In a statement, Malatya Police Chief Ali Osman Kahya said the Interior Ministry had initiated an inquiry into claims that a gun was found on one of the murder suspects a day before the attack on the Zirve Publishing House occurred but was given back to the suspect.
The statement said suspects were detained by police April 27, 2008, for firing a gun in the air. The police confiscated the gun and then returned it to the suspect. The murders took place the next day and a gun found in Zirve Publishing House’s office was recorded as matching the one taken by police a day earlier. The inquiry led to a trial and the court found seven officers guilty of dereliction of duty.
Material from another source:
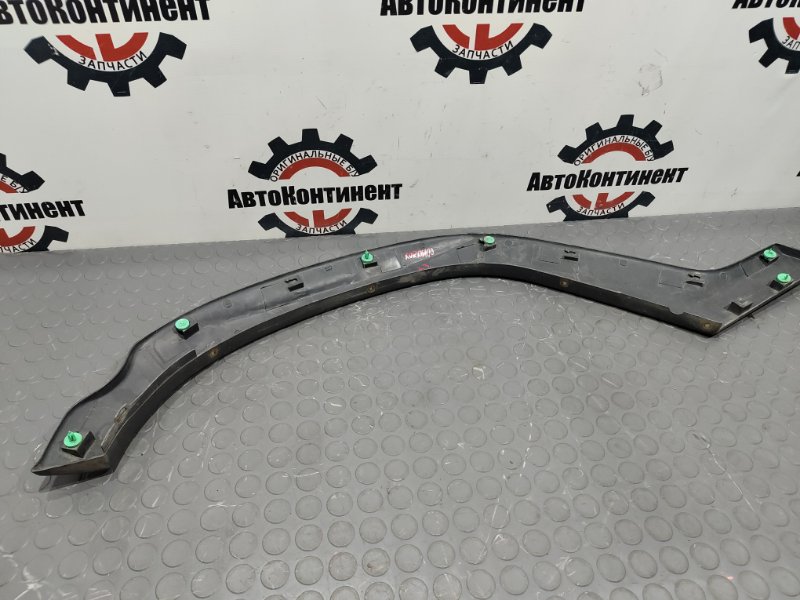 Накладка на крыло, 6000 рублей, Красноярск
Three people, German citizen Tilman Ekkehart Geske, and Necati Aydın and Uğur Yüksel, were murdered in the Zirve Publishing House, which was engaged in Christian missionary activities. Four suspects were caught by police at the crime scene and another was caught as he jumped out the window when police arrived. The suspects said they had carried out the murders because of the missionary activities. Currently seven suspects are being tried on charges of murder, seizure and depredation. During the trial, six of the suspects claimed they were not involved in any of the murders, and accused the seventh of murdering the victims. They had also claimed that their participation in the incident was based on their fear of the seventh suspect.The vicious attack came as a shock to the country, especially after a string of violent attacks and murders against Christians.
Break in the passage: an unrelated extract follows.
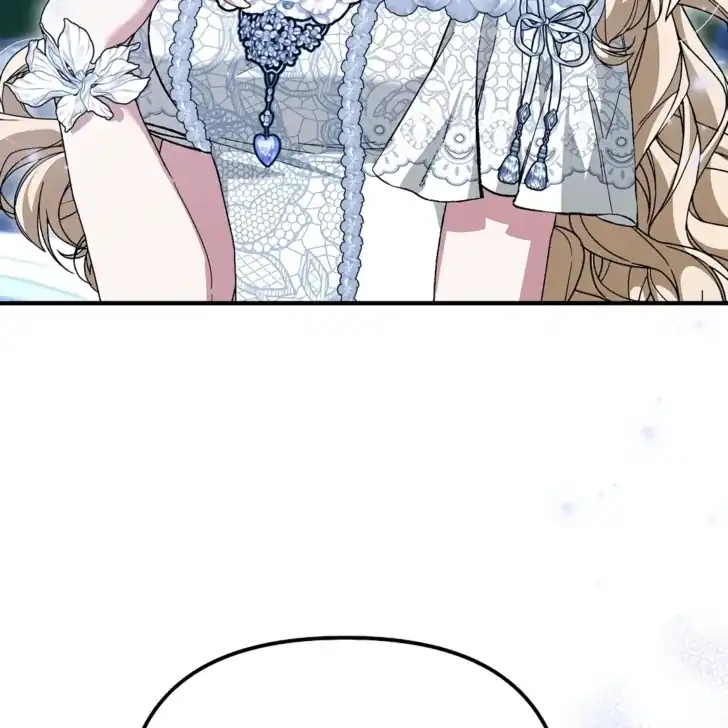 Baca I Hate This Kind Of Reverse Harem - Chapter 11 halaman 65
The murders have also been linked to the controversial Ergenekon investigation, in which an alleged criminal organization is being accused of trying to create instability in the country through certain crimes in order to topple the ruling Justice and Development Party, or AKP, government.
Families want compensation
The families of the victims demanded compensation last year from the Interior Ministry for failing to prevent the murders.
The lawyer for Susanna Geske, Tilman's wife, said they demanded 630,000 Turkish Liras from the ministry for each of the victims, arguing that the ministry was guilty of not protecting the three individuals.
Geske's lawyer İbrahim Kalı said if the ministry rejected their application, they would lodge a complaint at court. "In such cases, one must first apply to the Interior Ministry. For example, if a bomb explodes and my child's foot is blown off, the state is held responsible. That's what the courts say," he said.